- Problem -
Quote the data below verbatim, starting at its first line and ending at the line that contains "<instances>", with both of those lines included.

- Collection entries -
################
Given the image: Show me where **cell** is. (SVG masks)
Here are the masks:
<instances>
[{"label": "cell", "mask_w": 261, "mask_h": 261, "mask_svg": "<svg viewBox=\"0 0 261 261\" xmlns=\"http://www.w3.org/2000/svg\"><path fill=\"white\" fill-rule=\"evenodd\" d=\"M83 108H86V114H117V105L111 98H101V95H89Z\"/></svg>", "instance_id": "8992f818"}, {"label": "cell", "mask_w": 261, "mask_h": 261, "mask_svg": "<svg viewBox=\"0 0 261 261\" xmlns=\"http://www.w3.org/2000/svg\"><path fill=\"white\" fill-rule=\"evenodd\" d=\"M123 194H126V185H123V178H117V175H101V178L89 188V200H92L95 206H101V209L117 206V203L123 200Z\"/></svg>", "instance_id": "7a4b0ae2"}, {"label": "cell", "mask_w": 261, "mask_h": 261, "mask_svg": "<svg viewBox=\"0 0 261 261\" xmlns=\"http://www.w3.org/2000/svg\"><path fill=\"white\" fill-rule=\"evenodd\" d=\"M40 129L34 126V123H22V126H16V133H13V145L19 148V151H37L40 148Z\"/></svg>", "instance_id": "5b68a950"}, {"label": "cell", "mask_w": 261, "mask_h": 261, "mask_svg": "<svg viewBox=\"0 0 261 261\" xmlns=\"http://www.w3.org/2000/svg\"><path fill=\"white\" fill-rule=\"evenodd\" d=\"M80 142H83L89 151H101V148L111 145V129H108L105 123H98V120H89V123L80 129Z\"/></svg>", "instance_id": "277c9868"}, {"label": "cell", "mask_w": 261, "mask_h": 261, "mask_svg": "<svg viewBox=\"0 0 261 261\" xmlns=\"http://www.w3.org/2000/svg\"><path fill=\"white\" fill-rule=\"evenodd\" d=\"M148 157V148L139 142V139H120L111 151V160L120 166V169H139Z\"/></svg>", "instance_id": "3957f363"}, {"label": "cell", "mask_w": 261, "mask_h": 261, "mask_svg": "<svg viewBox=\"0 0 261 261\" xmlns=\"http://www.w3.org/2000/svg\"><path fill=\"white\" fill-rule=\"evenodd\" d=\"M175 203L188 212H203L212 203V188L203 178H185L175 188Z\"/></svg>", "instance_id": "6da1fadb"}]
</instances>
################
- Exercise solution -
Given the image: Show me where **cell** is. (SVG masks)
Here are the masks:
<instances>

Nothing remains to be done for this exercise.